» **Your task**:
Will you print the stretch of the postscript on exploring spatial data from "In this first" through "potential structural breaks.", word for word?

» **Document passage**:
Chapter 21 Postscript - The Limits of Exploration

In this first volume, devoted to exploring spatial data, I have outlined a progression of techniques to aid in finding interesting patterns of dependence and heterogeneity in geospatial data, supported by the GeoDa software. The highly interactive process of discovery moves from simple maps and graphs to a more structured visualization of clusters, outliers and indications of potential structural breaks.

The main topic in this volume is the investigation of spatial correlation, i.e., the match or tension between attribute similarity and locational similarity. In that quest, the primary focus is on the identification of univariate locations of clusters and spatial outliers by means of a range of local indicators of spatial association (LISA).

For a single variable, Tobler’s first law of geography suggests the omnipresence of positive spatial autocorrelation, with a distance decay effect for the dependence. This is indeed observed for many variables in empirical applications. However, Tobler’s law does not necessarily generalize to a bivariate or multivariate setting, where the situation is considerably more complex (Anselin and Li 2020). As discussed in more detail in Chapter 18, in a multivariate setting, not only is there the tension between attribute and locational similarity, but there is an additional dimension of inter-attribute similarity, which is typically not uniform across space.

The GeoDa software is designed to make this process of discovery easy and intuitive. However, this may also unintentionally facilitate potentially pointless clicking through the range of interfaces until one finds an outcome one likes, without fully understanding the limitations of the techniques involved. The extensive discussion of the methods in the book is aimed at remedying the second aspect. Nevertheless, some caution is needed.

» **Data extract**:
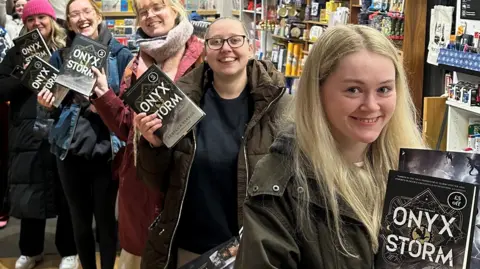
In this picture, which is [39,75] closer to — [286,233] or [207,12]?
[286,233]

» **Right answer**:
In this first volume, devoted to exploring spatial data, I have outlined a progression of techniques to aid in finding interesting patterns of dependence and heterogeneity in geospatial data, supported by the GeoDa software. The highly interactive process of discovery moves from simple maps and graphs to a more structured visualization of clusters, outliers and indications of potential structural breaks.